Sometimes, sportswriters can be the absolute worst.
We are currently five games into a wildly entertaining National League Championship Series and it’s becoming more and more apparent that the narrative coming out of the series isn’t about the play of the two teams on the field, it’s about the battle for the soul of baseball–at least according to my misguided colleagues.
From the time the NLCS teams were decided, it was easy for journalists to start drawing comparisons—albeit lazy ones—between the baseball “cultures” of the two cities. Los Angeles, with its high-priced stars, late-arriving crowd and its connection to—gasp—the glamorous Hollywood lifestyle were cast as baseball interlopers, the mercenaries with no respect for the game. The Cardinals, on the other hand, the models of consistency and a keystone franchise in the National League, were painted with a different brush, one that turned them into a baseball team that dripped with old-fashioned Midwestern values and the real spirit of America—baseball’s answer to “A Prairie Home Companion,” if you will.
You’d think that once the series got underway, sportswriters would focus on the games, the things that actually matter here. You’d think they’d write about the emergence of Cardinals phenom Michael Wacha as a future ace in the league, or about the way the Dodgers turned their season around after a dreadful start. Instead, we get inundated with article after article about how the Dodgers, with their bat-flips and celebrations, are an affront to the sacred traditions of the game.
On Oct. 18, USA Today columnist Bob Nightengale turned in a piece that—while not distinguishable from the piles of “play the game the right way” missives that have appeared on sports websites throughout the country—is quite straightforward in its assertion that a Cardinals victory would be a victory for baseball.
“This isn’t just about flying another pennant in their stadium—their fourth in 10 years—or having the opportunity to win their 12th World Series championship. It’s about the responsibility of upholding tradition,” Nightengale wrote about the Cards. “It’s for old-time baseball. They want to show this generation that, yes, it’s still hip to be square.”

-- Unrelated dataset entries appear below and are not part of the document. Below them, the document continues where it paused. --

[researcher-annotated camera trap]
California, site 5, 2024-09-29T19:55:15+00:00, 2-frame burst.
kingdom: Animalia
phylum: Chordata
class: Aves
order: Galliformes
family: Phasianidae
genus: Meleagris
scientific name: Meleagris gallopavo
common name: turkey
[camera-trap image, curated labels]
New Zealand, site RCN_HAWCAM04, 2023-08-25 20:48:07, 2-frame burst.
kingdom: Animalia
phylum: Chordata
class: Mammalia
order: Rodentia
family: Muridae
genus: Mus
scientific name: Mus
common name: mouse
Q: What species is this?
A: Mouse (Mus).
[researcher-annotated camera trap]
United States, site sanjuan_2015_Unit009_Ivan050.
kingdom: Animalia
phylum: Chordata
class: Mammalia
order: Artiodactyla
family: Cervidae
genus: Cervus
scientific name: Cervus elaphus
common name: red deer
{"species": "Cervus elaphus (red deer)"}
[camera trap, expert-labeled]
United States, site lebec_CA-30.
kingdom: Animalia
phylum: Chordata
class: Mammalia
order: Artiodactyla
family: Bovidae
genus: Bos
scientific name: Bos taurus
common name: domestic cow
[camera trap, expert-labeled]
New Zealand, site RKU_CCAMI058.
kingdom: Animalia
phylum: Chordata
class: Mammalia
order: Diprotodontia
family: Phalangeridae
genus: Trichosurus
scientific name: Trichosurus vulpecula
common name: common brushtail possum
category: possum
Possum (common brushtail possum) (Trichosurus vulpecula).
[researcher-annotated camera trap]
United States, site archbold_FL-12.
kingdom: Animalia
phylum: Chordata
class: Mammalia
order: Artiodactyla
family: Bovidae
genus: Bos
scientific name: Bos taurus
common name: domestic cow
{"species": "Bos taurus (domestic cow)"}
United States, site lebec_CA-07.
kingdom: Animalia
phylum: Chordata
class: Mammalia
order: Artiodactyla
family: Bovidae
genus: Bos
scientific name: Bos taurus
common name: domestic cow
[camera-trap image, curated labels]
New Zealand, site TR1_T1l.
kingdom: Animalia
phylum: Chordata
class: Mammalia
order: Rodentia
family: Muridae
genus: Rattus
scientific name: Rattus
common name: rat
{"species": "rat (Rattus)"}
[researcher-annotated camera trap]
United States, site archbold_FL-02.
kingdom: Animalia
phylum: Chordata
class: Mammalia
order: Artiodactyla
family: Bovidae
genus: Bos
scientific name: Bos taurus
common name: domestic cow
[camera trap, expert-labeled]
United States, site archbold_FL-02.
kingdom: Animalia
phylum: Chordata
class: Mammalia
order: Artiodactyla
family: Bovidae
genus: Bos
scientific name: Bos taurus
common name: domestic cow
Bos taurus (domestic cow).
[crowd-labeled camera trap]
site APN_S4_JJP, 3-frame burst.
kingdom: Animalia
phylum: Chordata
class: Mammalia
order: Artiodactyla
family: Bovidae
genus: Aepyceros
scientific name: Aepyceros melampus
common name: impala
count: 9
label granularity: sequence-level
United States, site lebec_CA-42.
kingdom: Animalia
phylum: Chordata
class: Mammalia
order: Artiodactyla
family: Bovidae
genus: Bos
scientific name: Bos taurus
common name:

Nightengale’s column is particularly harsh on Dodger’s rookie Yasiel Puig—a once-in-a-generation athletic freak who raised his arms and stood at home plate admiring a long drive to right field only to get on his horse once he realized the ball didn’t leave the yard, galloping around the bases for a standup triple. The same Puig, who had the sheer audacity to argue a called third strike despite the fact he has less than a full year of service time in the majors.
Nightengale is just one on a long list of old fogey baseball writer, scribes who take it upon themselves to be “guardians of the game.” They are writers who fondly look back at the days when the game was “pure” and its players were gods. These are the same writers who admonished Puig earlier in the year after reports about his fondness for the Los Angeles nightlife began to circulate. The same ones who clutch pearls when Adrian Gonzalez hits a home run and motions to the Dodger dugout by holding his hands to his head—a reference to when Cardinals players said the Dodgers played “Mickey Mouse baseball.” These are, by and large, the same writers who venerate old-time players like Mickey Mantle‑a notorious carouser who is almost as celebrated for his on-field accomplishments as his ability to close down bars‑or Babe Ruth, oft-remembered for his legendary “called shot,” a feat that, if attempted by a player like Puig today, would probably give Nightengale and his cronies an acute case of the vapors.
My message to these writers is a simple one; let the game police itself. If Puig’s actions are unacceptable, let his teammates deal with the problem. Better yet, let Adam Wainwright give him a quick “history” lesson with a fastball between the numbers. After all, that’s what Bob Gibson would have done, right?
Baseball isn’t church. It’s not the military, and, important as the game is in my life, it’s certainly not some sort of morality play that represents the American way. It’s a sport, it’s a game, and games are supposed to be fun.
50 years from now, if Puig’s career stays on path, he’ll be remembered fondly—not only for his skill, but also for his quirks, which will somehow become endearing as time marches on. After all, by that time, stuffy sportswriters will undoubtedly have a new target, a new symbol of the decline of old-time baseball.
My guess is it will be those darned robots.